Both Joe & Brush are right. For instance, both my neighbor and I put dark plastic type shutters on our homes. Both have faded. I repainted mine the same dark green color and they look incredible. We'll see how quickly they fade now. Surely the darker colors will fade more than lighter colors.
If dark is what you want, don't let the other small issues deter you.


----------



## Ironlight (Apr 13, 2011)

Some pigments are more fade prone than others, particularly any organic pigments. Blue is more likely to have mineral-based pigments, on average, than say greens or reds, but there is no way of telling how well the paint is going to perform.

For the record, we painted out previous cape code style bungalow with a darker grayish blue and experienced no fading and no significant paint deterioration or failure over the course of 13 years.

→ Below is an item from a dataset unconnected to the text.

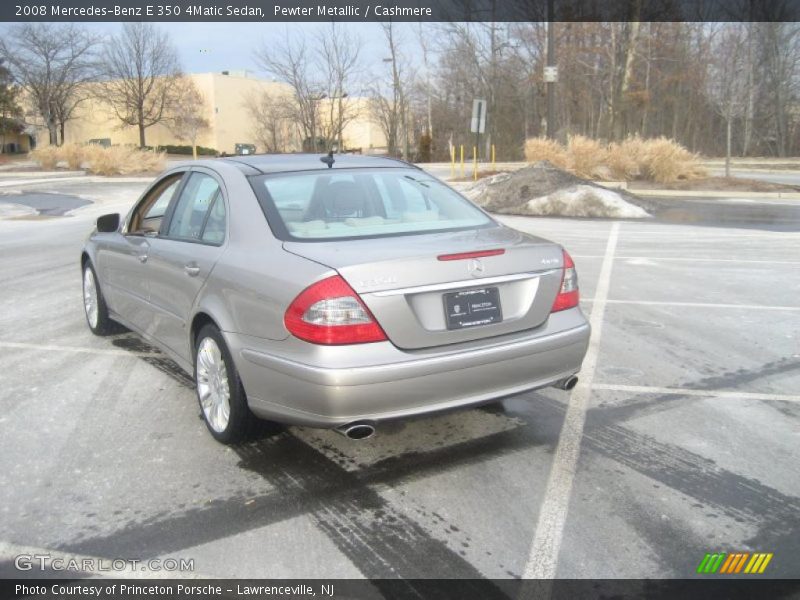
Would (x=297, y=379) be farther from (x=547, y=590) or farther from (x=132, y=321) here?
(x=132, y=321)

That said, all other things being equal, a lighter color paint which reflects more light and so absorbs less heat (as well as UV) is going to last longer than a darker color. But your mileage may vary. A lot.


----------



## Brushjockey (Mar 8, 2011)

Over on the Pro board, if they're talking deep colors very many of them turn to BM Aura. Spendy, but this would be why.


----------



## MidgeTenant (Jan 22, 2012)

Thanks very much for the responses, everyone! 

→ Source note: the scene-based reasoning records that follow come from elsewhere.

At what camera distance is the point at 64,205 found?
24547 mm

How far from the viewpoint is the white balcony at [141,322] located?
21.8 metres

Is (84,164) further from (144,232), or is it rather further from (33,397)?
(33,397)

I should have posted a little more information: This is for a small row house in San Francisco, of the type shown in these shots:

https://secure.flickr.com/photos/mister_goleta/37751714/
https://secure.flickr.com/photos/anomalous_a/3403999062/

(There must be tens of thousands of houses here like it!)

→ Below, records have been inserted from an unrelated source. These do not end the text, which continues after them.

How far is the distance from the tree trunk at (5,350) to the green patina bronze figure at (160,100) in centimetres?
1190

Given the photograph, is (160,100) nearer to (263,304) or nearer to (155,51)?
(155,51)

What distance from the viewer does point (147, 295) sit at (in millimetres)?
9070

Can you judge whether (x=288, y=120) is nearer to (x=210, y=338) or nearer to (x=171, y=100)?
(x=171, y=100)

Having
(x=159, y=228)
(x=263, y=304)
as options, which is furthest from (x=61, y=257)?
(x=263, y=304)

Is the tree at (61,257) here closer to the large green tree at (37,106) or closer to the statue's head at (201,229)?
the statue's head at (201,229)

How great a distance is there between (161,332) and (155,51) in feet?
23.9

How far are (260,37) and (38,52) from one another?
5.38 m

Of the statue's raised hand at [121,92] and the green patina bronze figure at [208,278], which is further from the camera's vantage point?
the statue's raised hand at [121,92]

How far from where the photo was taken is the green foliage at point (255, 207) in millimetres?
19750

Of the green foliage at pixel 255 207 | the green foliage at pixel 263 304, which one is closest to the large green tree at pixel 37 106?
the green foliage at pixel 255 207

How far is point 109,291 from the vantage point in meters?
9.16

The front of the house is stucco, and that's the side that gets all day sun. I'm less nervous about the fading than about making the house cook. S.F. is a cool city, but the house doesn't have air conditioning, and with a flat roof and no attic above, it can get toasty here in September.


----------



## BraniksPainting (Jan 20, 2012)

MidgeTenant said:


> I'm less nervous about the fading than about making the house cook. S.F. is a cool city, but the house doesn't have air conditioning, and with a flat roof and no attic above, it can get toasty here in September.


Three words for you........window air conditioner! :laughing:


----------



## Mr. Paint (Nov 10, 2011)

Midge,
If you are in the Sunset, perhaps the extra summer warmth will be desirable. Use a blue like Delta Blue or Teton Blue available at Kelly-Moore. These are no longer factory standards but, they can be mixed for you.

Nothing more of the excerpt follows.